Happy Birthday, Julia Child!  

Like Julia, I was raised in Pasadena, albeit in a different era—but let me say that enough of the past lingered to understand why she wanted to leave  (or why I believe she wanted to leave, though I couldn’t say for sure).  I loved growing up in Pasadena for reasons I won’t go into here, and I wanted to get away as quickly as I could.  So there you go.

I do not cook (I’m more of an assembler, that is to say, I’m a salad and sandwich maven).   I did attempt cooking at one point in my life and was politely to asked by any and all who sat at my table, not to repeat the attempt.  So I did the next best thing, and married an incredible cook who had worked as a professional chef.  

While I did not in any way emulate Ms.

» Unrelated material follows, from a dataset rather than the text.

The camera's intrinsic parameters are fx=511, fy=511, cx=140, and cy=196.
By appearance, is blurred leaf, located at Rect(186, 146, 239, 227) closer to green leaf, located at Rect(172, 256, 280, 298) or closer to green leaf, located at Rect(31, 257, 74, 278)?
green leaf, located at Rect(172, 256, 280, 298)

Child in the kitchen, I did in another area of her life which is represented by this homemade valentine  (anyone who knows John and me will know what I mean).  I had always thought it was such a cool idea to send valentines to friends instead of Christmas cards.  I once thought, many many years ago, that John and I would follow suit (he was unaware of this decision) but didn’t follow through because, really, isn’t Julia Child a hard enough act to follow?

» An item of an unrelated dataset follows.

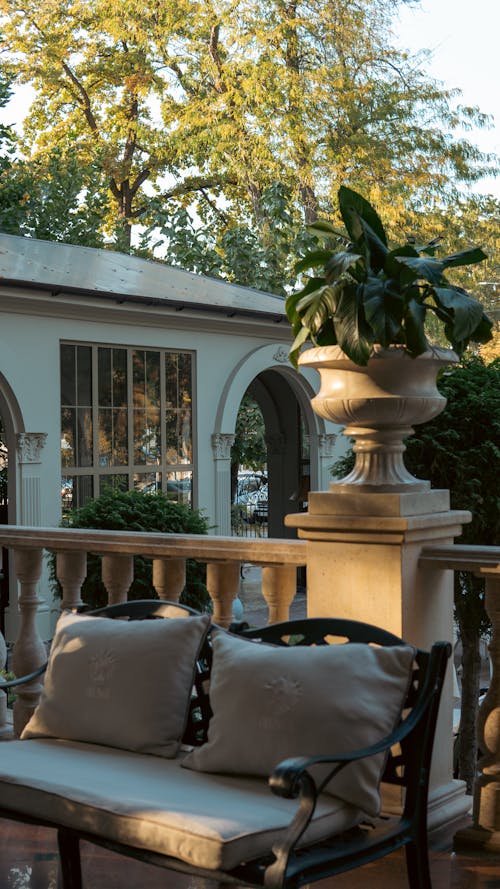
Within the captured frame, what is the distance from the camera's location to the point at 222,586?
406 centimetres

One evening, my friend Esme and I were at South Coast Plaza in Orange County, when we noticed a rather long line coming out of the door of Rizzoli’s bookstore—which was a wonderful bookstore.  We discovered that Julia Child was signing copies of her new book  ”The Way To Cook” and decided to get in line.  Neither of us cooked, but we had both grown up with Julia Child on TV.

A representative of the store told everyone in line that they were hold out their book, have Julia sign and move on.  That she would not dedicate any of her signings was a disappointment since I was buying the book for John.  It was in the spirit of maintaining absolute silence and no requests that I came to be standing in front of Julia.  She watched me for a minute, with my book open before her, as if she expected me to say something.  I wanted to; I think she would’ve signed it to John but I chickened out.   It was a moment where I was thinking, This is Julia Child and Wow, she’s tall.  Even sitting you could tell how big she was.  After she signed, she waited, watching me again.  (I have to say there were many people in front of me and many behind me, so I was aware of the need to keep things moving.)  She seemed unconcerned with the line and asked, “How are you?” in that trademark trill.  I think I mumbled, Fine, before blurting, “I think you’re great!”  And she said, with a smile, “And you’re very nice.”

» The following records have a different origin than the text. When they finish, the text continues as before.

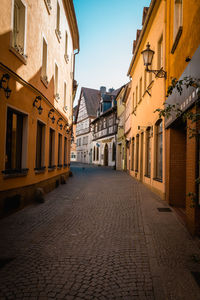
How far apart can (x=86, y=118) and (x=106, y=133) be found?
1420 cm

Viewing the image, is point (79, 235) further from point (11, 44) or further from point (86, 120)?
point (86, 120)

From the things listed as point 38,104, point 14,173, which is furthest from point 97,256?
point 38,104

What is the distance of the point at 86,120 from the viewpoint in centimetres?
4712

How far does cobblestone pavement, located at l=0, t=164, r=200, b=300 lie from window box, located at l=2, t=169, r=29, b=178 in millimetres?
997

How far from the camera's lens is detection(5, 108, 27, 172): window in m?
6.80

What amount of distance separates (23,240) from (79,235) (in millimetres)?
1026

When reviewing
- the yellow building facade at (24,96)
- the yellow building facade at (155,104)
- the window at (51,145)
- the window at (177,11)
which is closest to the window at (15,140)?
the yellow building facade at (24,96)

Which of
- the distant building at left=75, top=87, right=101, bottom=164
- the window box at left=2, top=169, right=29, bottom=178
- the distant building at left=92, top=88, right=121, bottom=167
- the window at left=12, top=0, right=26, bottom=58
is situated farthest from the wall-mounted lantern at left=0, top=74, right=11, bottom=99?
the distant building at left=75, top=87, right=101, bottom=164

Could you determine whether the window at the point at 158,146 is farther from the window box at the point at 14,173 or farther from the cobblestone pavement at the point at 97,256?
the window box at the point at 14,173

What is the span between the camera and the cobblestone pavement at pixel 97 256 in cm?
285

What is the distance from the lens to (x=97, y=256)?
12.6 feet

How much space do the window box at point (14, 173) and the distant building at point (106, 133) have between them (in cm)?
2187

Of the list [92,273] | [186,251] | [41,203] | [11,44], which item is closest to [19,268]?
[92,273]

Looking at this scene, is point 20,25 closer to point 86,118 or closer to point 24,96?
point 24,96
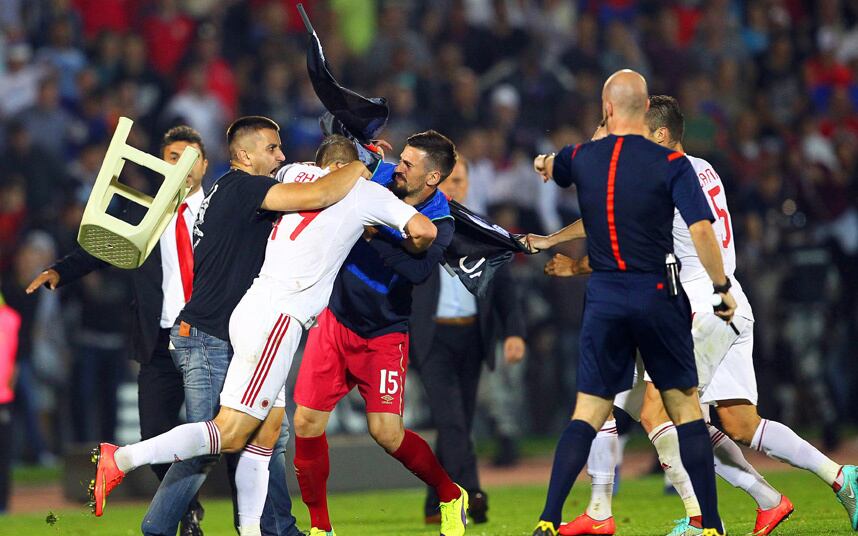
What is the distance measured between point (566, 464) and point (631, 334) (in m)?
0.70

John loved the book, which is a First Edition, signed (though not to John), and a mess from all the years of use.  The dust jacket is stained and spotted and worn; all the edges of the pages are stained.  When you see it and realize the value of a signed First Edition w/dust jacket of what I believe was her bestselling book, then see the years it has spent in our various kitchens through all the stains and the occasional warped page and tiny tears, you have to think to yourself, this is how she would’ve wanted it.